If ever I doubt that beauty can exist in Los Angeles, I stand corrected. Watching a morning unfold as I did today was astoundingly graceful and I can only hope to describe it true to form.
I awoke this morning at 5:15 feeling rested and ready to start the day. This is probably due to the fact that I lumbered into bed at 9:30 last night, the weight of the last four days of constant going finally coming down on me. I slept like a log. It really was no surprise to me that at 5:15 I felt ready to go. I was hungry, but I ignored the grumbling in favor of a cozy bed and a library book and savored this extra time to do as I pleased. I'm currently reading "Prodigal Summer" by Barbara Kingsolver, the beginning of which is riddled with poetic descriptions of springtime beauty. As she described the different types of birdsong to be found in Appalachia, I realized that a symphony of chirping was beginning out my own window.
I decided to arise when the light through my window had brightened from little blue lines between the blinds to something warmer. It was 7:15. Two hours of relaxed reading bliss? Excellent. I walked to the second bedroom and peered through the curtains. I'm not sure what I expected to find as that window looks straight at my neighbor's stucco wall, but daylight was there, fresh and crisp, and in the sky there was a blanket of white and gray clouds. Fresh. Cozy.
I opened my front door and stood, looking through the screen. Birdsong now amplified, uninhibited by the sound barrier of the door. Washing over me. Beautiful. I opened my back door and stood on the landing. The morning is cool, fresh, alive. Still in my fuzzy robe and slippers, I padded out to check the seedlings. Tomatos: thriving. Lettuces: now have three leaves instead of two. Chard: far surpassing any of the chard I attempted to plant at the community garden. Hope that I have done something better the second time around? I walk a little farther, off of the cement and onto the little path I made with brick squares. I examined the buckwheat I planted, now sprouting everywhere, hoping it will improve the soil in my little dirt yard.

→ **Task item**
In the morning journal entry, which library book is the writer reading? The listing after this journal entry is separate material.

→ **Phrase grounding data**
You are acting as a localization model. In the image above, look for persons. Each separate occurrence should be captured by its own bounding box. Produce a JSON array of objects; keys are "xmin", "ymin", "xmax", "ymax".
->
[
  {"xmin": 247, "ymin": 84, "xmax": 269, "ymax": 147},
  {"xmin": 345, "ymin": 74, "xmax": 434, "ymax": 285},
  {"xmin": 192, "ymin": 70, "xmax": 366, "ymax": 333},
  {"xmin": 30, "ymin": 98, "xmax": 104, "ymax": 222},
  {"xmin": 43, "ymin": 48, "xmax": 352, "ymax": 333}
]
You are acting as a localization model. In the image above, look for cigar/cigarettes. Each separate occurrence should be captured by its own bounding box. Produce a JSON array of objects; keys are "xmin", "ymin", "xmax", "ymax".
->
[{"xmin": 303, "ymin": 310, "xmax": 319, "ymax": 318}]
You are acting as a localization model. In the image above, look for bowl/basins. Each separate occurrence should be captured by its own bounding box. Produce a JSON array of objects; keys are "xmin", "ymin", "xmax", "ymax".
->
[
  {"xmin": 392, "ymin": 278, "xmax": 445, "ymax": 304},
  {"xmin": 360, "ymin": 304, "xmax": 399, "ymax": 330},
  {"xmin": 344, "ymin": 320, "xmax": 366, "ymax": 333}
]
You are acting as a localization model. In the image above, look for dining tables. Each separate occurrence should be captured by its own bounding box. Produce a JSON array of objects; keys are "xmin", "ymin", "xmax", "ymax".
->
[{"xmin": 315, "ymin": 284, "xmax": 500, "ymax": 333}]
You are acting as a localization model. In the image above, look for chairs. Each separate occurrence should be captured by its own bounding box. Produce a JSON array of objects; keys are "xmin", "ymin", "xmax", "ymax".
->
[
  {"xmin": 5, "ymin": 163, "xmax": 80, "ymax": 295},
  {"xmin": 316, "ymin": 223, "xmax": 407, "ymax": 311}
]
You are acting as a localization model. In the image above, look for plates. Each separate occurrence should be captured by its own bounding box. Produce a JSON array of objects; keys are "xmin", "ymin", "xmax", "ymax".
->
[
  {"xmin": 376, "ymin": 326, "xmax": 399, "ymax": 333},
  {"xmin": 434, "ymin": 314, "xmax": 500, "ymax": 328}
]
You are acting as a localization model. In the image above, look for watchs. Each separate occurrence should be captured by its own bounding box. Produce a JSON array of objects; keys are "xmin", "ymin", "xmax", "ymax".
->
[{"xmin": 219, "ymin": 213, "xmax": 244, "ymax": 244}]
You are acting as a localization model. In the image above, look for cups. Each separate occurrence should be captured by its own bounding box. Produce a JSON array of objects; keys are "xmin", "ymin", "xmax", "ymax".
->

→ **Solution**
"Prodigal Summer" by Barbara Kingsolver.